INTRODUCTION — Infections are a leading cause of morbidity and mortality among patients with end-stage kidney disease (ESKD) . Although vaccines can help prevent many of the most common infections to which these patients are exposed, patients with ESKD have a reduced response to vaccination.
Immunization recommendations in the United States are developed by the Advisory Committee on Immunization Practices (ACIP) of the Centers for Disease Control and Prevention (CDC) and are shown in the figures (figure 1 and figure 2). This topic will review vaccination strategies and efficacy in patients with ESKD, focusing upon the vaccines of most importance for this population.
Immunizations in kidney and non-kidney solid organ transplant patients are presented separately. (See "Immunizations in solid organ transplant candidates and recipients".)
APPROACH TO VACCINATION
Recommended vaccines — Patients with ESKD who are not up to date on other routinely recommended vaccines (based on age and other risk factors) should receive any needed vaccines (figure 1 and figure 2). If patients with ESKD are traveling, they should undergo evaluation for additional vaccination based on their travel destination and potential exposures. (See "Standard immunizations for children and adolescents: Overview" and "Standard immunizations for nonpregnant adults".)
In addition to routine vaccines recommended for the general population, patients with ESKD should receive the following vaccines:
●Hepatitis B virus (HBV) vaccine (see 'Hepatitis B virus vaccine' below)
●Pneumococcal vaccine (see 'Pneumococcal vaccine' below)
This approach to vaccination is generally consistent with the Advisory Committee on Immunization Practices (ACIP) in the United States .
Timing of vaccination — In patients with ESKD who are kidney transplant candidates, any needed vaccines should be administered as early as possible and at least four weeks prior to transplant in immunocompetent patients. Although vaccine responses may be diminished in some patients during the pretransplant period, vaccine responses are even more attenuated posttransplantation, when the patient is immunosuppressed. (See "Immunizations in solid organ transplant candidates and recipients", section on 'Timing of immunizations'.)
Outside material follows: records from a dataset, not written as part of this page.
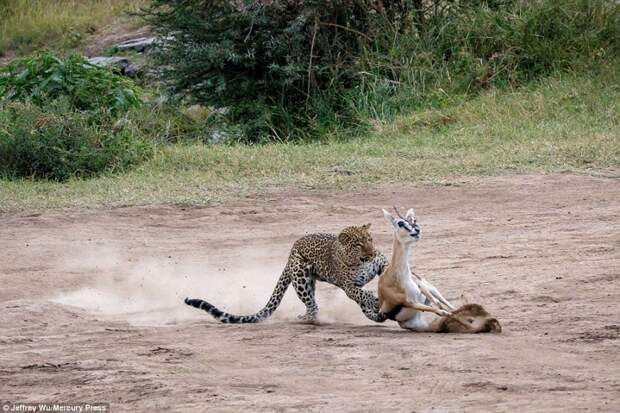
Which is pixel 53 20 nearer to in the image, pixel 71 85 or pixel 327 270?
pixel 71 85

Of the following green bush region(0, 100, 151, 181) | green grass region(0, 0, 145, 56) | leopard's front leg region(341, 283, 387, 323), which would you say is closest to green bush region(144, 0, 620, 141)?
green bush region(0, 100, 151, 181)

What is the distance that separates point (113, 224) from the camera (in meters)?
9.73

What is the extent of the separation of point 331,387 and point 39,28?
1854 centimetres

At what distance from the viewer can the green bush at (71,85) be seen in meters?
13.0

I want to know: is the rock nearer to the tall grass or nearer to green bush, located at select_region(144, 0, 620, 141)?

Similarly, in patients with ESKD who are not transplant candidates, any needed vaccines should also be administered at the earliest opportunity.
VACCINE EFFICACY IN END-STAGE KIDNEY DISEASE — Patients with ESKD have a reduced response to vaccination due to immune dysregulation . Compared with vaccinated patients without ESKD, for example, patients on dialysis have a lower antibody titer and an inability to maintain adequate antibody titers over time [4,5]. The relatively low antibody response to vaccination also appears to correlate with the degree of kidney failure but not with the specific mode of dialysis . It appears that disturbances in T lymphocytes and antigen-presenting cells may be responsible for the altered acquired immunity in this population [7-9].
Despite the decreased antibody response, vaccination remains an important preventative measure for patients with ESKD. The efficacy of specific vaccines in this patient population is presented below.
Hepatitis B virus vaccine — All patients with ESKD should receive hepatitis B virus (HBV) vaccination . The dose, route, and vaccine types are discussed in detail separately. (See "Hepatitis B virus immunization in adults", section on 'Indications' and "Hepatitis B virus immunization in adults", section on 'Patients on dialysis and immunocompromised hosts'.)
Cases of HBV infection in hemodialysis units prompted the Centers for Disease Control (CDC) to recommend that all patients with ESKD, on dialysis or predialysis, receive HBV vaccination [10,11]. Support for the recommendation is provided by a case-control study that found that patients on hemodialysis vaccinated against HBV had a 70 percent lower risk for infection compared with nonvaccinated patients . The CDC suggested that the cost of vaccinating patients is mitigated by the reduced need for monthly surveillance of antigen and antibody status in those who develop specific antibodies .
Patients with ESKD have a reduced response to HBV vaccination. Compared with a response rate of >90 percent in patients without kidney failure, only 50 to 60 percent of those with ESKD develop antibodies following HBV vaccination [13,14].
Although HIV infection decreases the effectiveness of the HBV vaccine, this risk does not appear to be greater among patients on dialysis . (See "Prevention of hepatitis B virus infection in adults with HIV", section on 'Vaccination'.)
Because of the generally low response rate among patients with ESKD, the following strategies have been used to improve antibody production to HBV vaccine in this population:
●Doubling the dose of vaccine (ie, 40 mcg/dose in patients with ESKD) . (See "Hepatitis B virus immunization in adults", section on 'Patients on dialysis and immunocompromised hosts'.)
●Giving an HBV vaccine that uses a novel immunostimulatory adjuvant [17,18]. (See "Hepatitis B virus immunization in adults", section on 'Yeast-derived'.)
●Beginning the vaccination series as soon as chronic kidney disease (CKD) is recognized and the patient is known to be hepatitis B surface antigen (HBsAg) and antibody negative; the clinician should not wait until the patient is dialysis dependent to begin the vaccination protocol .
●Administering an additional vaccine series to patients on dialysis who failed to respond to the initial series, which is defined as antibody titers ≤10 international units/L one to two months after completion of the first series .
●Administering a single booster dose if the antibody titer falls to ≤10 international units/L in the patient who initially developed an antibody response to vaccination or after natural infection [19,20]. There appears to be no benefit to repeated boosters in those whose antibody titers remain ≤10 international units/L. (See "Hepatitis B virus immunization in adults", section on 'When a booster dose should be administered'.)
●Giving a combined hepatitis A and B vaccine . (See "Hepatitis B virus immunization in adults", section on 'Combination vaccines'.)
Additional investigational approaches are discussed elsewhere. (See "Hepatitis B virus immunization in adults", section on 'New developments'.)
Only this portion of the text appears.